▶ [EXCERPT TO READ]
With the 2010 FIFA World Cup running, football fans the world over were becoming increasingly excited as the best players from the best teams doing battles for the World Cup trophy in South Africa. Similarly, football betting fans were putting their money where their mouths were, by laying all manner of World Cup bets.

Chinese Football Lottery provided a "Triple Winning" game. The rule of winning was simple: first select any three of the games. Then for each selected game, bet on one of the three possible results -- namely W for win, T for tie, and L for lose. There was an odd assigned to each result. The winner's odd would be the product of the three odds times 65%.

For example, 3 games' odds are given as the following:

 W    T    L
1.1  2.5  1.7
1.2  3.0  1.6
4.1  1.2  1.1

To obtain the maximum profit, one must buy W for the 3rd game, T for the 2nd game, and T for the 1st game. If each bet takes 2 yuans, then the maximum profit would be (4.1*3.0*2.5*65%-1)*2 = 37.98 yuans (accurate up to 2 decimal places).

Input

Each input file contains one test case. Each case contains the betting information of 3 games. Each game occupies a line with three distinct odds corresponding to W, T and L.

▶ [COLLECTED MATERIAL]

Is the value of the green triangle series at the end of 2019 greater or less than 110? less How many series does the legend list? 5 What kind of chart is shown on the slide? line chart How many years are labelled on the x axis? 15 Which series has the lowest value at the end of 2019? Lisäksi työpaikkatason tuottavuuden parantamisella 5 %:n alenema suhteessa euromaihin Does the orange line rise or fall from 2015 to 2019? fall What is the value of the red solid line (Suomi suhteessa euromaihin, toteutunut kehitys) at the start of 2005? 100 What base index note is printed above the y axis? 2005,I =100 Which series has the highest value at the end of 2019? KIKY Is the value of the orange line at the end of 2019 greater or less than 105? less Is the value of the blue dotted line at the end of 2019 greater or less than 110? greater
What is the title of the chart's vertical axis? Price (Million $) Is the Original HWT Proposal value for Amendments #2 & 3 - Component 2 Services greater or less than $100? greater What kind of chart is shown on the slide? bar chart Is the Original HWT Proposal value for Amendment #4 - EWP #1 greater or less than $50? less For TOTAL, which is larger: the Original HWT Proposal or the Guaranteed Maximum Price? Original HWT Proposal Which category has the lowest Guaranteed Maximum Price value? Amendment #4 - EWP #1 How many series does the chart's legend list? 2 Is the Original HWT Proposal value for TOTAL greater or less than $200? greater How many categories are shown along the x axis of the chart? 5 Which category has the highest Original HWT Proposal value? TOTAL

▶ [EXERCISE 1] From the World Cup betting excerpt above, return everything from "With the 2010" down to "World Cup bets.", copied word for word.
▶ [EXERCISE 2] According to the World Cup betting excerpt, what percentage is the product of the three odds multiplied by to give the winner's odd?

▶ [RESPONSE BOX 1]
With the 2010 FIFA World Cup running, football fans the world over were becoming increasingly excited as the best players from the best teams doing battles for the World Cup trophy in South Africa. Similarly, football betting fans were putting their money where their mouths were, by laying all manner of World Cup bets.

▶ [RESPONSE BOX 2] 65%